I tend to go for the 24 volt version where the output is adjustable from 20 to 26.4 volts and you get a bit more current - 12.5 amps. 
All depends what you are driving with that supply. 
I also tend to go for the PFC version of the Meanwell which is a bit more money but it saves a bit of money in the long run. Not sure it makes total financial sense from a payback perspective since we don't run our trains for long periods every day but it's definitely more environmentally frindly.


----------



## Greg Elmassian (Jan 3, 2008)

The reason I have recommended the 27 volt one is for DCC where 27 volts input normally yields 24 volts to the rails, helpful in many DCC situations. 

Also, the NCE system I use is a 10 amp system, so over 10 amps is basically wasted. 

Regards, Greg


----------



## krs (Feb 29, 2008)

Posted By Greg Elmassian on 22 Oct 2011 08:08 PM 
The reason I have recommended the 27 volt one is for DCC where 27 volts input normally yields 24 volts to the rails, helpful in many DCC situations. 
Also, the NCE system I use is a 10 amp system, so over 10 amps is basically wasted. 
Regards, Greg 
Yes - for your application (powering the NCE DCC system) the 27 volt version makes sense and is the correct one to chose.

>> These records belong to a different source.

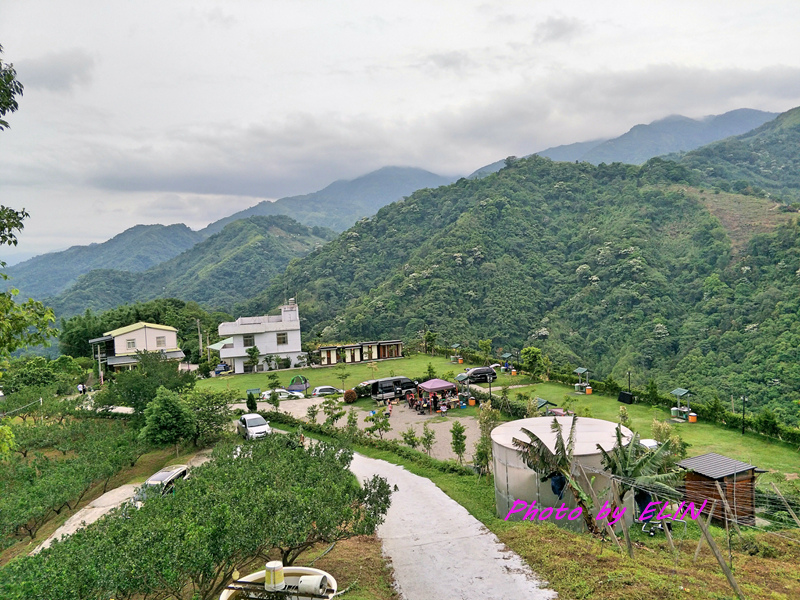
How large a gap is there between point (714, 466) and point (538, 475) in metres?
4.44

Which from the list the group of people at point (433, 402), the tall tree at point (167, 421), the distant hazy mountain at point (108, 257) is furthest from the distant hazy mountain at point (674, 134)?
the tall tree at point (167, 421)

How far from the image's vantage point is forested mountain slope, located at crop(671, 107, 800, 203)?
80.1 meters

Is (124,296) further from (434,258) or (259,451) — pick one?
(259,451)

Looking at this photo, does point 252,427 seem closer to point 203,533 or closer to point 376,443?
point 376,443

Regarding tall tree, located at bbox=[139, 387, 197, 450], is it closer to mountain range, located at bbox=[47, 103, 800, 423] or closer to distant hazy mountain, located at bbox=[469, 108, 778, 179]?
mountain range, located at bbox=[47, 103, 800, 423]

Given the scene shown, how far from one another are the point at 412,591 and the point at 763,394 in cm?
3117

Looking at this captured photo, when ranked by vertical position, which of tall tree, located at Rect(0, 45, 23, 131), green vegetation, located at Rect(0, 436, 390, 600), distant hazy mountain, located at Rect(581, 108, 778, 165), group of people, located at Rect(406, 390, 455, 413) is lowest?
group of people, located at Rect(406, 390, 455, 413)

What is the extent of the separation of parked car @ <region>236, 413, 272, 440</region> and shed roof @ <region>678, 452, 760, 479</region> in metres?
14.4

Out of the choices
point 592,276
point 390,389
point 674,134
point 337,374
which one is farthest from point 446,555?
point 674,134

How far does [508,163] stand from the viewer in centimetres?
8681

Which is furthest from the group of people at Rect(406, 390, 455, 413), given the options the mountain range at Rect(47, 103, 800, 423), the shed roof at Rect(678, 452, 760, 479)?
the mountain range at Rect(47, 103, 800, 423)

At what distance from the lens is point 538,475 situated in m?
11.2

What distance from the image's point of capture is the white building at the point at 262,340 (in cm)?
3778

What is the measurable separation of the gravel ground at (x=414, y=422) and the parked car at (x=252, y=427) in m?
3.53
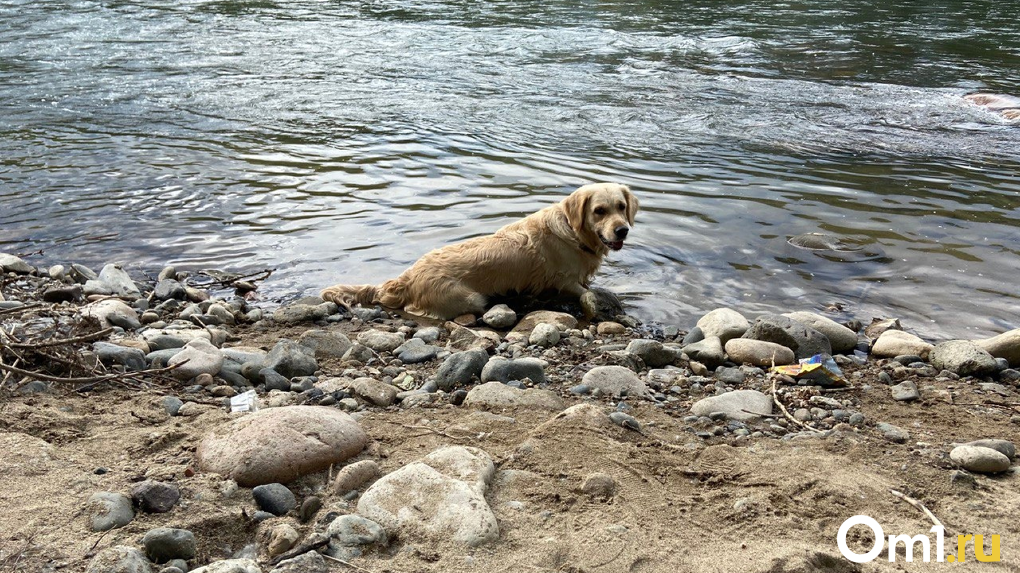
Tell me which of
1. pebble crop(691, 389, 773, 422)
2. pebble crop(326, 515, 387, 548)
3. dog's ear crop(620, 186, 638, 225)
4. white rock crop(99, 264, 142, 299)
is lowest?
white rock crop(99, 264, 142, 299)

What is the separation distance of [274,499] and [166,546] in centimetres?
44

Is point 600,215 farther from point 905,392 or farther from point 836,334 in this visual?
point 905,392

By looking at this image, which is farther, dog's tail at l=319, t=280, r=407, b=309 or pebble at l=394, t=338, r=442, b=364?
dog's tail at l=319, t=280, r=407, b=309

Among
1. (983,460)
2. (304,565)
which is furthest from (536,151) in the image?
(304,565)

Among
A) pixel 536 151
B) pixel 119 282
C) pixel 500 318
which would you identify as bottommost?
pixel 500 318

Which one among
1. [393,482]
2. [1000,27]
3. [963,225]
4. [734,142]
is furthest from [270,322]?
[1000,27]

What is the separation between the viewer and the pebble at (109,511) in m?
2.89

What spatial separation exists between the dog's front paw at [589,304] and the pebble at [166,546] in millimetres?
4190

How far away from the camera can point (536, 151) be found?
10680mm

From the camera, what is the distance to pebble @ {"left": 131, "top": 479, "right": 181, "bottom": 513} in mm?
3006

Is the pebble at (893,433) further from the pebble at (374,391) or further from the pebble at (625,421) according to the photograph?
the pebble at (374,391)

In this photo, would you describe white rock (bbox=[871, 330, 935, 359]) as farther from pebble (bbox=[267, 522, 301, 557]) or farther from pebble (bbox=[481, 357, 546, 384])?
pebble (bbox=[267, 522, 301, 557])

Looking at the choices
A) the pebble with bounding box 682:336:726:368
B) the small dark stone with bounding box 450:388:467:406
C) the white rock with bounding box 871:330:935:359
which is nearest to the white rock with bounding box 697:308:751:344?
the pebble with bounding box 682:336:726:368

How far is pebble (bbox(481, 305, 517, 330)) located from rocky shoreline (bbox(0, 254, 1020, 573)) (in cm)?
1
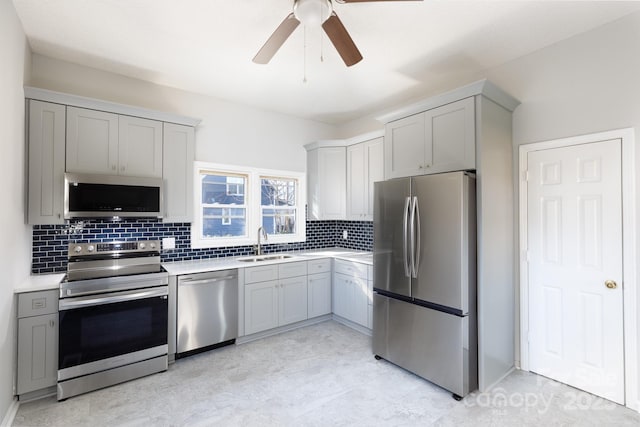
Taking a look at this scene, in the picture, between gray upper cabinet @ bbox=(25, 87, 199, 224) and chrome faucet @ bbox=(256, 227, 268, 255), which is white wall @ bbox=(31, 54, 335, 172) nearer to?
gray upper cabinet @ bbox=(25, 87, 199, 224)

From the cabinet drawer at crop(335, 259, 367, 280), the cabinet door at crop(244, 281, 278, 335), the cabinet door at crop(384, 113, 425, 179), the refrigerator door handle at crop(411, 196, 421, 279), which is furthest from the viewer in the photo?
the cabinet drawer at crop(335, 259, 367, 280)

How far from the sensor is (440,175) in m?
2.50

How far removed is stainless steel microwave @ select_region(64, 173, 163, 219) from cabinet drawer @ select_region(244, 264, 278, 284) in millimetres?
1098

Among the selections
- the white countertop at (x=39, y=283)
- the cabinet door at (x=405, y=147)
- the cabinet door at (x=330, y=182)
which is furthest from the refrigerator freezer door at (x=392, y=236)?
the white countertop at (x=39, y=283)

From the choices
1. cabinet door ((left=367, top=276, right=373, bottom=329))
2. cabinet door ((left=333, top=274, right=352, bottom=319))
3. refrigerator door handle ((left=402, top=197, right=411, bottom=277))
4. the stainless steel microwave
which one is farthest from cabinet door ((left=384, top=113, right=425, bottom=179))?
the stainless steel microwave

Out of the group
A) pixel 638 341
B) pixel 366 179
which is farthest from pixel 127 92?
pixel 638 341

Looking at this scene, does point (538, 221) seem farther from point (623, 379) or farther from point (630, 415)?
point (630, 415)

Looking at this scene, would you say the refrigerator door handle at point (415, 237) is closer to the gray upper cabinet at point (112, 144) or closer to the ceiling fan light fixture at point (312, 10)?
the ceiling fan light fixture at point (312, 10)

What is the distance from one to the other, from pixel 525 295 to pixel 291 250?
285 cm

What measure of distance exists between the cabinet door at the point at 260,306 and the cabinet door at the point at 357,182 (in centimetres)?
146

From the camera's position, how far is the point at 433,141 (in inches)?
109

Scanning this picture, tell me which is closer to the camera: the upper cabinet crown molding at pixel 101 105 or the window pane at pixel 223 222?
the upper cabinet crown molding at pixel 101 105

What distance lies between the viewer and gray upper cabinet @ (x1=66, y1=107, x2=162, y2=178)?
2742mm

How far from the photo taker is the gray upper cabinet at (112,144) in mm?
2742
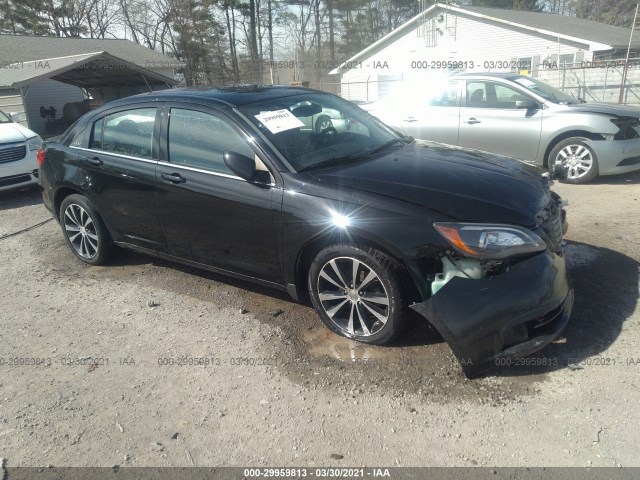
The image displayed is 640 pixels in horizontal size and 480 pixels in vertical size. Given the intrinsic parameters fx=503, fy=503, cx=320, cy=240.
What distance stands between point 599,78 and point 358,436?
22.1 meters

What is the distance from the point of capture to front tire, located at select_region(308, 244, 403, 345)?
3170mm

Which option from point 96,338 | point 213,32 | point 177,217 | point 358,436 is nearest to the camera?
point 358,436

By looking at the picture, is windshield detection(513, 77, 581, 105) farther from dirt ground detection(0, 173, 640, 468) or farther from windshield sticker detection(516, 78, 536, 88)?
dirt ground detection(0, 173, 640, 468)

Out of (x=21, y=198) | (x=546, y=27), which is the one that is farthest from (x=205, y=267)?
(x=546, y=27)

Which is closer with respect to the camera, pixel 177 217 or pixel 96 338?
pixel 96 338

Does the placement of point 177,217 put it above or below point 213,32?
below

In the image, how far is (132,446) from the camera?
268 cm

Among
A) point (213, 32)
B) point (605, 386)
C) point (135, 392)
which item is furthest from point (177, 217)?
point (213, 32)

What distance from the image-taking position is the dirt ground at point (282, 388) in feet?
8.42

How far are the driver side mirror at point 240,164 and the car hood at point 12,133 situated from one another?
255 inches

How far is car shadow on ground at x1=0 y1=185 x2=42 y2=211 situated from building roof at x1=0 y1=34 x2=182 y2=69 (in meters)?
16.8

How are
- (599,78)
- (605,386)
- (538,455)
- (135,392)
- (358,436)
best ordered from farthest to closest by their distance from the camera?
(599,78) < (135,392) < (605,386) < (358,436) < (538,455)

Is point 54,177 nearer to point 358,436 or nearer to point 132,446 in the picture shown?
point 132,446

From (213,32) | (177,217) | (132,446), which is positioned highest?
(213,32)
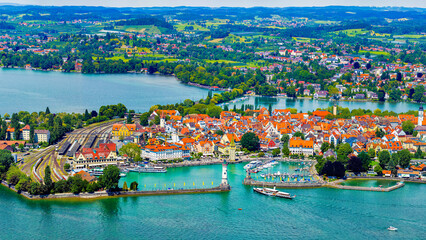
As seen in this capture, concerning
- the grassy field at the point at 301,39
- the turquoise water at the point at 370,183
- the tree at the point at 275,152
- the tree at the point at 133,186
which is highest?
the grassy field at the point at 301,39

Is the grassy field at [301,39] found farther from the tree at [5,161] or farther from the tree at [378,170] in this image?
the tree at [5,161]

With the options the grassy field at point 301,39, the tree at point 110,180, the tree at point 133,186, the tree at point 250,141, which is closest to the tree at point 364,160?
the tree at point 250,141

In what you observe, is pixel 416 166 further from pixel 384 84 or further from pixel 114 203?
pixel 384 84

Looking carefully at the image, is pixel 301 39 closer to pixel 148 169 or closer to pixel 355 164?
pixel 355 164

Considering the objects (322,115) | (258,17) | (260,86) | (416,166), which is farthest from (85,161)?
(258,17)

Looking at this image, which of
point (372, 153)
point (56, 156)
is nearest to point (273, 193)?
point (372, 153)

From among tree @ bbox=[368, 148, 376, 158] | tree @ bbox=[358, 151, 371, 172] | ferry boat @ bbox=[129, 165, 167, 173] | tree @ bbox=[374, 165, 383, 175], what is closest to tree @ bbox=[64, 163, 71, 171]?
ferry boat @ bbox=[129, 165, 167, 173]
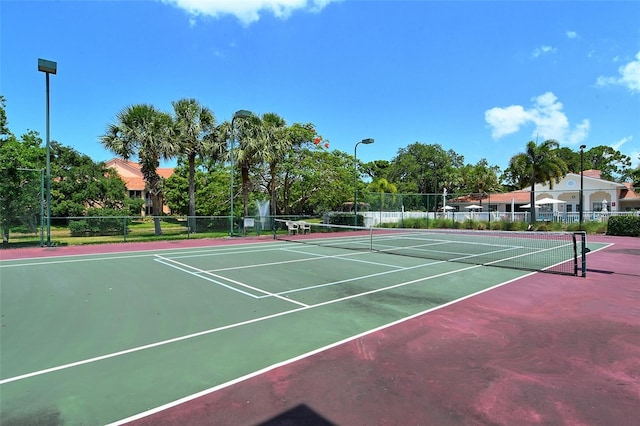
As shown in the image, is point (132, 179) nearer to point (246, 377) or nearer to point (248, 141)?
point (248, 141)

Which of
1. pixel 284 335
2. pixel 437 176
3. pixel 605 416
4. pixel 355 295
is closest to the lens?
pixel 605 416

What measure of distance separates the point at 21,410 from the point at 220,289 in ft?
17.0

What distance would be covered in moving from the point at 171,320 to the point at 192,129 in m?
21.8

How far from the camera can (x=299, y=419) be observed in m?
3.15

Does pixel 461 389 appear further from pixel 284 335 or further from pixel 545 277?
pixel 545 277

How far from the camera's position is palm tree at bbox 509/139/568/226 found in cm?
3366

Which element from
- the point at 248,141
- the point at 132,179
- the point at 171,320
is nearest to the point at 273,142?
the point at 248,141

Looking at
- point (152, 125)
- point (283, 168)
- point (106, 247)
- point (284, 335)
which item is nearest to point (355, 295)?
point (284, 335)

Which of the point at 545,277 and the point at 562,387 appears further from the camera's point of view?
the point at 545,277

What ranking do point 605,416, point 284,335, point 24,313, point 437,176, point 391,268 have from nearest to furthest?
point 605,416, point 284,335, point 24,313, point 391,268, point 437,176

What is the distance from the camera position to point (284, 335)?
5.29m

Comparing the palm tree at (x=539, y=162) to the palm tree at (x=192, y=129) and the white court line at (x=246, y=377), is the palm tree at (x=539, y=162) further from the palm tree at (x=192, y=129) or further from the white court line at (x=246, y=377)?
the white court line at (x=246, y=377)

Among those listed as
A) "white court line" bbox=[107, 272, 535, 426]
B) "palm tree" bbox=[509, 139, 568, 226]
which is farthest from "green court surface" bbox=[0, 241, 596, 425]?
"palm tree" bbox=[509, 139, 568, 226]

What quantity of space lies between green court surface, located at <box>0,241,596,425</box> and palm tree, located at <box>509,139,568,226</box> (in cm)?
2794
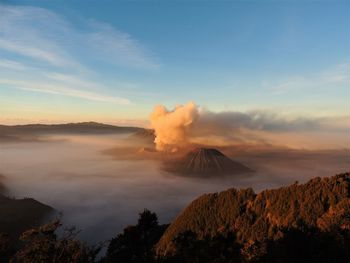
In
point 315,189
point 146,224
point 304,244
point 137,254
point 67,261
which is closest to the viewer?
point 67,261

I used my first Meanwells with a home-brew analogue throttle which had a fairly low voltage drop at maximum and for that application even the 24 volt unit provided more voltage than what I needed.

But since I'm going to use that supply in the future, I decided not to go with a lower voltage which I could have done for that initial analogue use.


Knut


----------



## alx19881 (Sep 23, 2017)

Is it safe to use a Mean Well power supply with an LGB throttle, such as the 51070, 51079, 52120 or 52121? Reason I ask is that I have read that using an LGB throttle with a non-LGB power supply may cause the short circuit protection to fail.

Also, with a Mean Well power supply and an LGB throttle, would you get pure DC or pulse power?


----------



## Greg Elmassian (Jan 3, 2008)

Dude, you really need to make a new thread instead of jumping on an 8 year old one.


Next, you do not post the same question in several places, one place is enough.


I answered you on the slightly newer thread.


Greg


----------